By way of information, the assessment does not have to be in the form of a full medical. You could ask the employees to complete a questionnaire which asks about health issues which are relevant to the particular type of night work. Only if you are then unsure about their fitness to work at night do you need to ask them to undergo a full medical.
Helen Badger, employment law expert, Browne Jacobson
Under the Working Time Regulations 1998, night workers must be given the opportunity to undergo a free health assessment before commencing night work and at regular intervals after that.

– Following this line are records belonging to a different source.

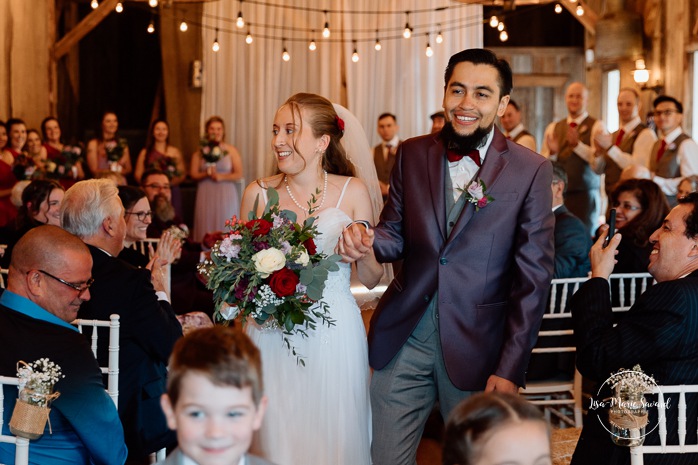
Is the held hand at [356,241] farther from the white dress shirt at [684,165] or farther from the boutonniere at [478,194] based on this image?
the white dress shirt at [684,165]

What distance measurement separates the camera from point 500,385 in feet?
9.26

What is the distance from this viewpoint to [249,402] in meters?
1.87

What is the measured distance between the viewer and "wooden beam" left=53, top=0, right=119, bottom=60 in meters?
10.5

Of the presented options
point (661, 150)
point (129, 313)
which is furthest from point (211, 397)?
point (661, 150)

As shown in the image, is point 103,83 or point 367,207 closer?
point 367,207

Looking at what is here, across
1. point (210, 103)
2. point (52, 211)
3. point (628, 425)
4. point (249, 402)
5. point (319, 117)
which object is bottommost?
point (628, 425)

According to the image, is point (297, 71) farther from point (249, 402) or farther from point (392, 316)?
point (249, 402)

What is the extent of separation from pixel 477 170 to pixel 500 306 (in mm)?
430

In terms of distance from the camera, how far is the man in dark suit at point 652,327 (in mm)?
2680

A health assessment can be made up of two parts: a questionnaire and a medical examination. The latter is only necessary if the employer has doubts about the worker’s fitness for nightshifts.
Responsibility for enforcing the WTR lies with the Health & Safety Executive, whose powers range from issuing Improvements Notices to the withdrawal of licences.
In this case, if the matter were reported to the HSE by one of the workers, the likely outcome would be an Improvement Notice. This would contain a statement that in the opinion of an Inspector, an offence has been committed, and give the employer an opportunity to rectify.
In addition, failure to offer a health assessment, particularly where one has been requested, could amount to a breach of the workers’ terms and conditions, entitling them to treat themselves as dismissed. This could be followed by a claim of constructive dismissal before the Employment Tribunal.
There is also the potential for a personal injury action if a night worker suffers from a condition aggravated by night work which would have been spotted by a health assessment.